Gathaspar: Je la qualifie moi-même de musique électro, puisque j'associe  divers motifs et influences. Ma musique devient ainsi absconse, difficile à définir. On y retrouve des éléments House et Techno, quelquefois du Dub mais aussi de fortes influences de la musique classique et des rythmes balkans.  Pour moi, le sens et l'essence de la musique électronique ont la possibilité de rapprocher différentes impulsions en les arrangeant différemment.

Je travaille exclusivement chez moi, je n'ai pas de studio à l'extérieur. Je suis venu à Berlin pour y vivre – sans vouloir  changer diamétralement mon style de vie.

Cafebabel Berlin: Cela veut dire que tu emmènes ton microcosme musical dans un autre endroit –  et que cela te donne la possibilité de te sentir bien en ce nouvel endroit ?

Gathaspar: C'est exactement ça.
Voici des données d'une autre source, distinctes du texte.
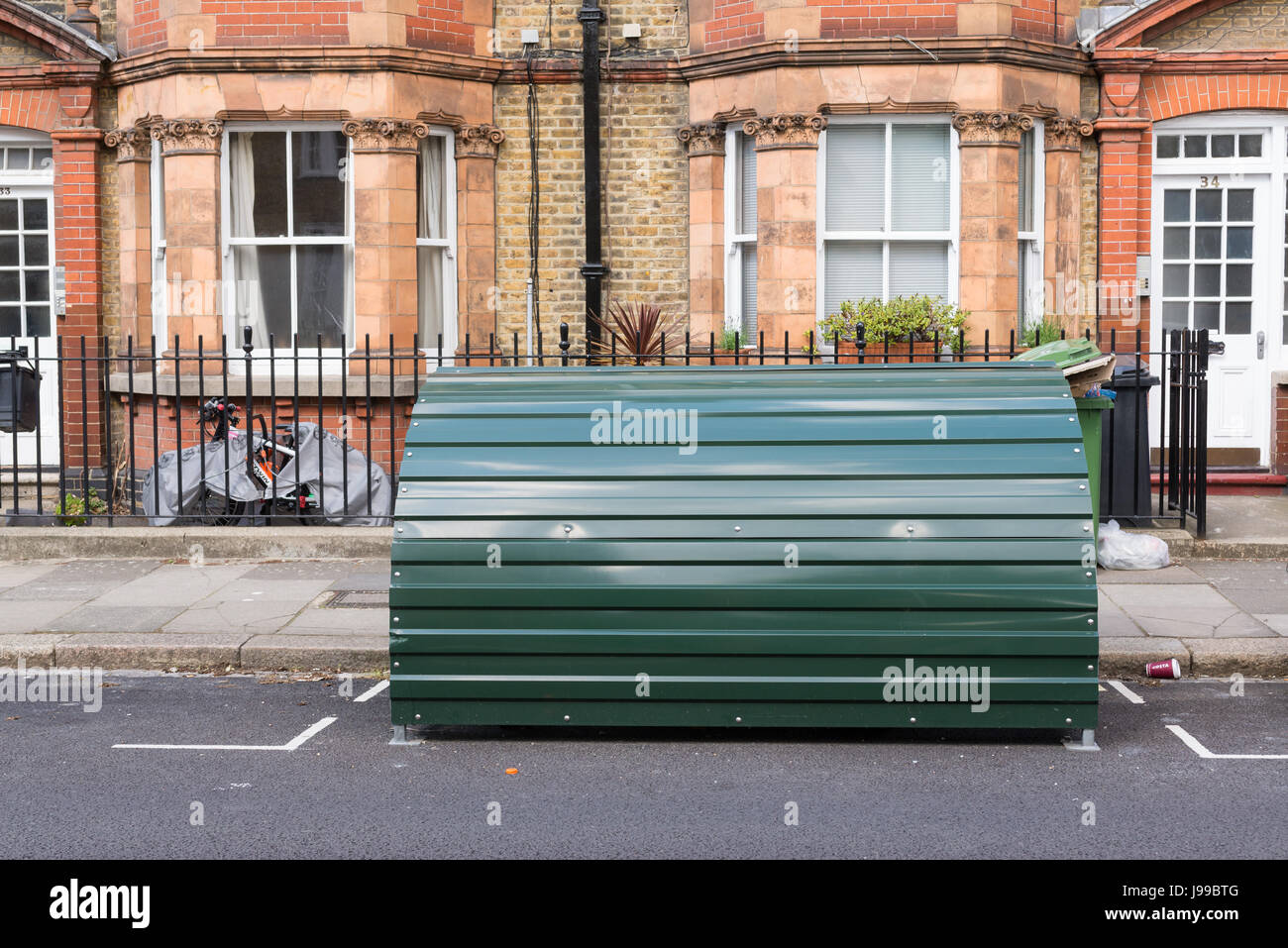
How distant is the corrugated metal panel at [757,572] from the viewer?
5957 mm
Je m'installe ailleurs, en continuant mon chemin.

Cafebabel Berlin: Dans ta musique, il y  a beaucoup de voix et de sons métissés. Lors de moments inattendus, tu y ajoutes une ligne de contrebasse ou bien d'autres instruments. D'où viennent tes idées et que se passe-t-il en premier lieu ?

Gathaspar: Cela dépend. Des fois, j'ai d'abord la ligne de basse, et d'autres fois, le rythme.  Les voix et les instruments dont tu parles me font ressentir beaucoup d'émotions  – ce qui est très important pour moi, car dans ma compréhension, celles-ci forment une part entière de musique. Au sujet du contexte vocal et mélodique, quelqu'un a écrit, il n'y a pas longtemps, qu'il y avait des influences musicales "polonaises". Ce n'est pas tout à fait exact, ces voix et mélodies viennent principalement des Balkans et quelquefois d'Ukraine.

Cafebabel Berlin: Où pourra-t-on venir t'écouter prochainement?

Gathaspar: Le  23 aoûtje serai à l'affiche du Mózg Festival (http://www.mozg.art.pl/) à Bydgoszcz, en Pologne. Le 25 août je me produirai au festival Plötzlich am Meer (http://ploetzlich.net/nagle). Puis, je reviendrai jouer à Berlin en octobre.

Cafebabel Berlin: Merci beaucoup pour cet entretien.